My question is similar to the original poster's, what is the best practice to connect to ES on kubernetes with rest clients?
- We are running Elasticsearch version 7.4.2 on kubernetes, AWS EKS, deployed via the elasticsearch
helm chart, version: 8.0.0-SNAPSHOT, sources: https://github.com/elastic/elasticsearch - We're using the Java RestHighLevelClient to query ES.
- Our ES cluster has 3 data nodes and 1 dedicated master in dev. 3 dedicated masters in prod
Our current approach is:
- A dedicated rest client for sniffing, this always sniffs through the load balancer
- E.g. hit http://elasticsearch.io:9200/_nodes/http. save the data node "publish_address" for the nodes.
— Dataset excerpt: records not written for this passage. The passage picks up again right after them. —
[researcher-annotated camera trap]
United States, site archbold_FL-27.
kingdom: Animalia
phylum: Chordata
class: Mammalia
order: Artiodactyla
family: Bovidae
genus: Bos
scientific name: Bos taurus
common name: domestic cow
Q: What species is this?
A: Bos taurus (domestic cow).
- example /_nodes response:
jyLP4JCyQnuq4BvvnSysSA": {
"name": "elasticsearch-data-1",
"transport_address": "10.20.3.140:9300",
"host": "10.20.3.140",
"ip": "10.20.3.140",
"version": "7.4.2",
"build_flavor": "default",
"build_type": "docker",
"build_hash": "2f90bbf7b93631e52bafb59b3b049cb44ec25e96",
"roles": [
"ingest",
"data"
],
"attributes": {
"xpack.installed": "true"
},
"http": {
"bound_address": [
"0.0.0.0:9200"
],
"publish_address": "10.20.3.140:9200",
"max_content_length_in_bytes": 104857600
}
},
- the load balancer is a classic lb, and it points only to the data nodes.
- Use the Sniffer with our search and indexing rest clients
- set the search and indexing rest clients NodeSelector to SKIP_DEDICATED_MASTERS
- Sniff interval: 4 min
- Sniff on fail delay: 1 min
Thus, every 4 min the sniffer "sniffs" through the load balancer and sets the search or index client's nodes to the es-data pod IP addresses. If a connection to one of the pod ip addresses fails, then it will sniff for new nodes 1 minute later. If the search or index clients have a failing request, they will retry it on the other nodes.
This ~should~ keep us covered during rolling deploys or a full cluster outage. However; is there a different way that is "best practice"? Any comments / concerns with the approach we have now?
Any experience the community can share would be greatly appreciated.